_Directions_:
1. Return everything in the refugee passage from "A newer friend" down to "fleeing to Egypt.", copied word for word.
2. Answer these questions using the refugee passage:
(a) From which country to which did the newer friend's family flee?
(b) What legal status does the Christian man from Iraq hold in the States?
(c) Where are some upper-class professional businessmen now working?
3. Extend the refugee passage, picking up right after its final sentence.

_Document_:
======
A newer friend was once a refugee from Poland to Italy during the time of communist rule. Her family packed for “vacation” one day, and never returned to their home country. Later she and her family would immigrate to the United States. But her story of hurried packing to leave in the middle of the night for an unknown land is eerily similar to the holy family fleeing to Egypt.  

Most recently, I became close friends with a Christian man from Iraq who has religious asylum here in the States… an even more intense version of refugee status. He literally fled for his life because the pre-curser to ISIS intended to kill all the Christians in his area. He is now very invested in helping Iraqi refugees, of all religions, start a new… yet hard life… in the United States. He tells stories of upper-class professional businessmen who are now working in gas stations. Of families who weep for their martyred relatives and the parents and children they had to leave behind. He tells of their health issues that were caused by the camps many of them stayed at. And the discrimination they face everyday from Euro-Americans who fear that they are dangerous… that they are ISIS supporters posing as harmless refugees. In some cases, the terror the media and a few high officials have spread has given Americans carte blanche to fear an entire group of people.
======
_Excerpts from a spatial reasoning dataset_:
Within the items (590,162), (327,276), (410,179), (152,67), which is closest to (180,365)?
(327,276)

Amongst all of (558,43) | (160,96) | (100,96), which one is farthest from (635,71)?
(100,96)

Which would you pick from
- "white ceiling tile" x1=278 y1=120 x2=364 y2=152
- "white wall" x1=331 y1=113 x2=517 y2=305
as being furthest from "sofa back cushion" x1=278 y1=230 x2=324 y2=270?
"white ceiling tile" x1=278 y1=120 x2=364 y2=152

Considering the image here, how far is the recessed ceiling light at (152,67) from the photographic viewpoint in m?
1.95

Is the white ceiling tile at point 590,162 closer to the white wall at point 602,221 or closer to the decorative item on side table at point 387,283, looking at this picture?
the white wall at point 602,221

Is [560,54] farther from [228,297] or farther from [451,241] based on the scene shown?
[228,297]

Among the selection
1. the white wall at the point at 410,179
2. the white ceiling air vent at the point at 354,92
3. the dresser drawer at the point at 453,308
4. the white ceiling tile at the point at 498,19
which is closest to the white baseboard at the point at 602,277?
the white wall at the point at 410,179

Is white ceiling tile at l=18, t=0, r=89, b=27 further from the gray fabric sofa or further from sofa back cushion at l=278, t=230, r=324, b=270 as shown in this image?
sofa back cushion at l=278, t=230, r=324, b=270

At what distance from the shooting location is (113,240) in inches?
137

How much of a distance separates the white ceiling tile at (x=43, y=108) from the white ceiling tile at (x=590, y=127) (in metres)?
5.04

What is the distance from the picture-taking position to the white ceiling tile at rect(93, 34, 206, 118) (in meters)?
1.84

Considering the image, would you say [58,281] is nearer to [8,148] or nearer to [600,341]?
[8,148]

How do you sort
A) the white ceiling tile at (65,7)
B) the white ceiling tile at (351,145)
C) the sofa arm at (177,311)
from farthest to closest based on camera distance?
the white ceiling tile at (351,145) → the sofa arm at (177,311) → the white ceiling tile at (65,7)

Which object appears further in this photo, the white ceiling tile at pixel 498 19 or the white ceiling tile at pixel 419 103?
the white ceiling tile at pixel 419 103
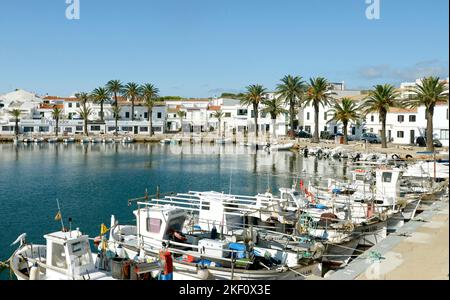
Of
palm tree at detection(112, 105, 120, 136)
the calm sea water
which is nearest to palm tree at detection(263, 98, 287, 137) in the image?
the calm sea water

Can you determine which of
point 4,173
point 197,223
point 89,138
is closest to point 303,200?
point 197,223

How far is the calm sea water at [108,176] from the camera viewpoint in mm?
32594

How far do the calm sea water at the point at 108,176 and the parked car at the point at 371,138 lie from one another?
14832 mm

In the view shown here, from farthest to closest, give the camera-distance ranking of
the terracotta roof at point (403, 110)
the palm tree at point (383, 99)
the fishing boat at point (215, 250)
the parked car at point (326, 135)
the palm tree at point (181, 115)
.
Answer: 1. the palm tree at point (181, 115)
2. the parked car at point (326, 135)
3. the terracotta roof at point (403, 110)
4. the palm tree at point (383, 99)
5. the fishing boat at point (215, 250)

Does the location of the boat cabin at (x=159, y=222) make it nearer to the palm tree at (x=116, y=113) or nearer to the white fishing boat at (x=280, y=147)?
the white fishing boat at (x=280, y=147)

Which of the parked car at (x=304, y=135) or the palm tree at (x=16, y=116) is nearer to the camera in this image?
the parked car at (x=304, y=135)

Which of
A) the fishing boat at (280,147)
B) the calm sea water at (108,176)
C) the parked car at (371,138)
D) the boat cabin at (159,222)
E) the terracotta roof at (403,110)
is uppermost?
the terracotta roof at (403,110)

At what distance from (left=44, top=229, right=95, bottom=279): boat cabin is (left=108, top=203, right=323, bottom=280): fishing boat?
8.89ft

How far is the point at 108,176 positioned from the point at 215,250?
39.6 metres

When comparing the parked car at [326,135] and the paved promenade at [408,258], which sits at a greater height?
the parked car at [326,135]

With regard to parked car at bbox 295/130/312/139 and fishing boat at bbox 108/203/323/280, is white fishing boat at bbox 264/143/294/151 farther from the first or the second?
fishing boat at bbox 108/203/323/280

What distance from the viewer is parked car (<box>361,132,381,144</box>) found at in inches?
3393

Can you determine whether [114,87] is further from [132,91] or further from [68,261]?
[68,261]

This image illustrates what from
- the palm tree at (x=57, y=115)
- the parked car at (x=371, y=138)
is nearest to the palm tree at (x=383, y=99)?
the parked car at (x=371, y=138)
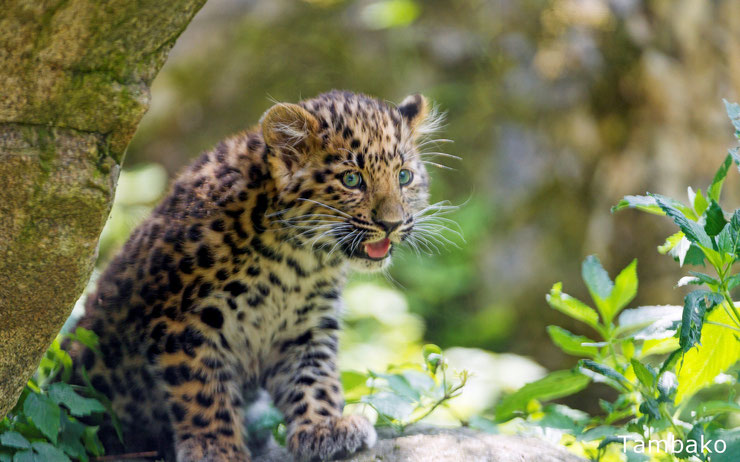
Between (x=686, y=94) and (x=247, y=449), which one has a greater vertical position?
(x=686, y=94)

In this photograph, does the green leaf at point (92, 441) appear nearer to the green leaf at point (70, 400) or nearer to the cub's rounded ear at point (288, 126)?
the green leaf at point (70, 400)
======
_Solved problems_:
1.
A newer friend was once a refugee from Poland to Italy during the time of communist rule. Her family packed for “vacation” one day, and never returned to their home country. Later she and her family would immigrate to the United States. But her story of hurried packing to leave in the middle of the night for an unknown land is eerily similar to the holy family fleeing to Egypt.

2.
(a) From Poland to Italy
(b) Religious asylum
(c) In gas stations

3.
Until I started writing this sermon I didn’t realize how refugees have weaved in and out of my entire life. No wonder I am passionate about this topic. No wonder that my blood starts to boil when I read stupid, stupid articles or hear news clips of ignorant politicians saying racist foolishness. I hope that those statements and articles make your blood boil a bit too.

 Because as Christians we are not supposed to live in fear of people who look different then us. We are not supposed to ignore them or just give up because there are so many… so “what can we do.”

This is a current reality that we need to be thinking about, contributing to the conversation, praying for and even tangibly doing something to care for refugees. That is the model that Jesus gave us.

We will close with looking at the well-known parable of the Good Samaritan.

Luke 10:25-37 On one occasion an expert in the law stood up to test Jesus. “Teacher,” he asked, “what must I do to inherit eternal life?” 

“What is written in the Law?” he replied. “How do you read it?”

He answered, “Love the Lord your God with all your heart and with all our soul and with all your strength and with all your mind, and love your neighbor as yourself.”

“You have answered correctly,” Jesus replied. “Do this and you will live.”

But he wanted to justify himself, so he asked Jesus, “And who is my neighbor?”

In reply Jesus said: “A man was going down to Jerusalem to Jericho, when he was attacked by robbers. They stripped him of his clothes, beat him and went away leaving him half dead.” He is not a refugee… but he certainly is experiencing a painful attack and is vulnerable.

A priest happened to be going down the same road, and when he saw the man, he passed by on the other side.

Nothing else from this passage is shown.